Едва Зубатый вышел из леса, как на заимке залаяла собака, злобно и яростно, будто на чужого. В густых сумерках было светло от свежего снега, отчетливо виднелся дом, длинный рубленый коровник, сараи и могучие скирды сена, уже вывезенные с лугов и сметанные на хозяйственном дворе, вот только окна оказались черными, без огонька. Несмотря на отдаленность и уединенность, отец не отказывался от благ цивилизации, при керосинке или в темноте никогда не сидел, вечерами зажигал свет даже во дворе, сам обычно смотрел телевизор и потому денег на электростанцию и горючее не жалел. Зубатый приблизился к изгороди, посвистел, окликнул собак и тут увидел среди них чужую – урода на коротких лапах с головой овчарки. На миг стало тревожно и знобко, но в это время из сарая вроде бы выбился свет и вышел отец – его сухопарую, высокую фигуру спутать было невозможно.

– Кто там? – окликнул он.

– Это я, папа! – Зубатый ощутил волну тепла.

– Ну? Вот так гость на ночь глядя. – Отец отогнал собак, а урода посадил на цепь. – Давай заходи…

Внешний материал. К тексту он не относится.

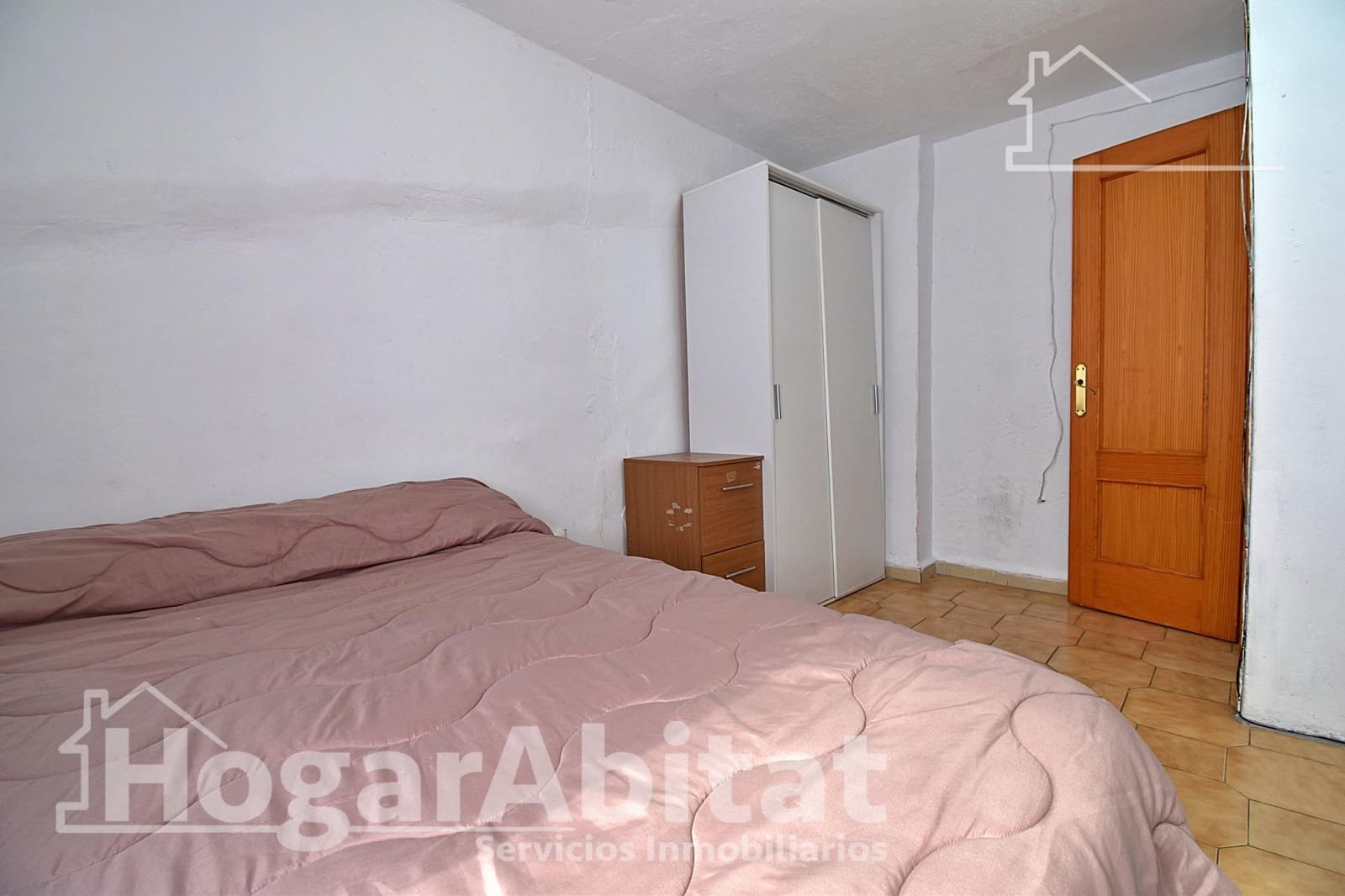 3 bedroom Townhouse for sale in Oliva - € 65,000 (Ref: 10055410)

Он всю жизнь был человеком сдержанным и суровым. Можно не видеться несколько лет, но при встрече лишь руку подаст и пожмет по-товарищески – не обнимет, не расцелует и вообще никак не выдаст своих чувств. Мать умерла слишком рано, и Зубатому всегда не хватало отцовской ласки.

– Что без света сидишь?

От отца пахло коровами и парным молоком.

– Дойка у меня, энергии не хватает…

Зубатый ждал тяжелого вопроса о гибели Саши – а чем еще мог встретить скорбящий дед? Однако ни о чем не спросил, запахнул белый халат, ссутулился и заспешил назад. Коровник, срубленный отцом еще в начале своего фермерства на «вырост», был заполнен до отказа – голов тридцать на привязном содержании, причем коровы черно-пестрые, породистые. В теплом парном воздухе горел длинный ряд лампочек, кругом покой, чистота и лишь назойливо зудели портативные доильные аппараты. Однако более всего удивило другое: сам отец вроде бы лишь контролировал работу, а доили три женщины разного возраста. Два года назад о наемном труде отец даже мысли не допускал.